As you walk up the street towards Sarah Langton-Lockton’s house in Faversham your eye is caught by a blood red cloud of dahlias and rose blossoms clustered around the gate to her house – a foretaste of the plantsman’s feast that will greet you in her garden. (For those who want to know, the rose is ‘L.D.Braithwaite’ and the dahlia ‘Chat Noir’.) Because Sarah, who for some years was gardening editor of The Lady, is a ‘real’ gardener. Not one like me who is happy to trawl garden centres for plants on which skilled gardeners have lavished care so all I need to do is pop them into the ground.
Year round Sarah is scanning seed catalogues, bringing on cuttings in propagators on her bedroom windowsill, assessing which bullying plants in her bulging borders need to be severely restrained, which might fare better if moved to a more sympathetic spot and planning which new plants could be accommodated in a corner of a border. Meanwhile, she rules her weeds with a rod of iron. How else could her perpetual spinach and her strawberries flourish in such a perfect tilth?
Her garden is not that big – maybe 15 metres long and 6 metres wide – but it accommodates a deep mixed border (a combination of shrubs and perennials – a herbaceous border contains only perennials) which runs the length of the garden – a riot, at this time of year, of wonderful exciting plants varying in height, in flower, in foliage and in shade. (Sadly this image does not do justice to the subtlety of its colouring as it was miserably flat grey day when I was there.)
Nestled within the border are huge apricot Dahlias – ‘Henriette’ and ‘Preference’.
… a bushy Clematis Recta with its wide eyed starry flowers (and I too had thought that clematis only climbed up walls and through trees, but no).
A large bushy Baltic Parsley plant just setting its seed…..
… and a white scabious which positively glowed.
Down at the bottom of the garden, wrapping itself round the compost bins, was another exciting clematis, this time Clematis Jouiniana, a creeping clematis with large crinkly edged leaves and more pretty white flowers.
The left hand side of the garden houses a small greenouse and a lovely brick built shed, enveloped in ‘Blush Noisette’ roses, a water butt, Astrantia and Monarda fistulosa ‘Bergamot’.
…and in the greenhouse the largest tomatoes I have ever seen, aptly named ‘Bloody Butchers’.
Outside the greenhouse, at the end of that bed of perpetual spinach, a tower of ‘Cosse Violette’ beans rises majestically and is genuinely the gift that goes on giving. I stripped it of beans three times in the 24 hours that I was there and I could positively see the new ones growing as I pulled the ripe ones off.
The beans are a delicate violent when they are picked, turning an even more delicate green when steamed and served in a light vinaigrette Although, to be honest, they were so delicous raw, that steaming was almost de trop.
Back on the terrace by the house, clusters of pots are weighed down with courgettes…
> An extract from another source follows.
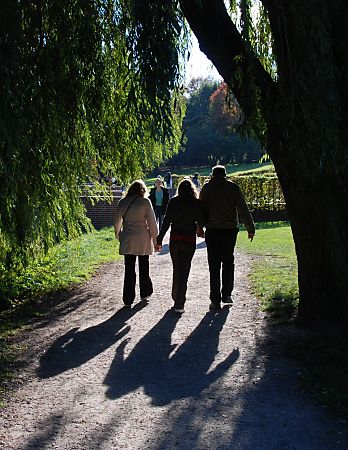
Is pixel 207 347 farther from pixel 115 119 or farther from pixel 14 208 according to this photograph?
pixel 115 119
…this overgrown tobacco plant, Nicotiana Sylvestris –
And this amazing starry Verbena officianalis ‘Brampton’ – among many other curiosties….
..while along the wall of the patio this creamy pink ‘Blush Noisette’ rose runs riot. Just look at the number of buds all poised ready to burst – and we are halfway through August.
And finally, as you go back out the front door you realise that the dahlias and the roses are not having it all their own way in the front garden. Over to the side Hydrangea macrophylla ‘Kardinal Violet’ was having a colour riot all of its own.
Although the garden now looks as though it has been there for decades, Sarah only finished her first year’s planting six years ago. Since then she has opened it for both the Faverhsam Open Gardens Day and for the National Gardens Scheme although of course neither have happened for the last two years. So come next year, those keen gardeners who had been following with interest the development of, in particular, her massive mixed border, will have a lot of catching up to do.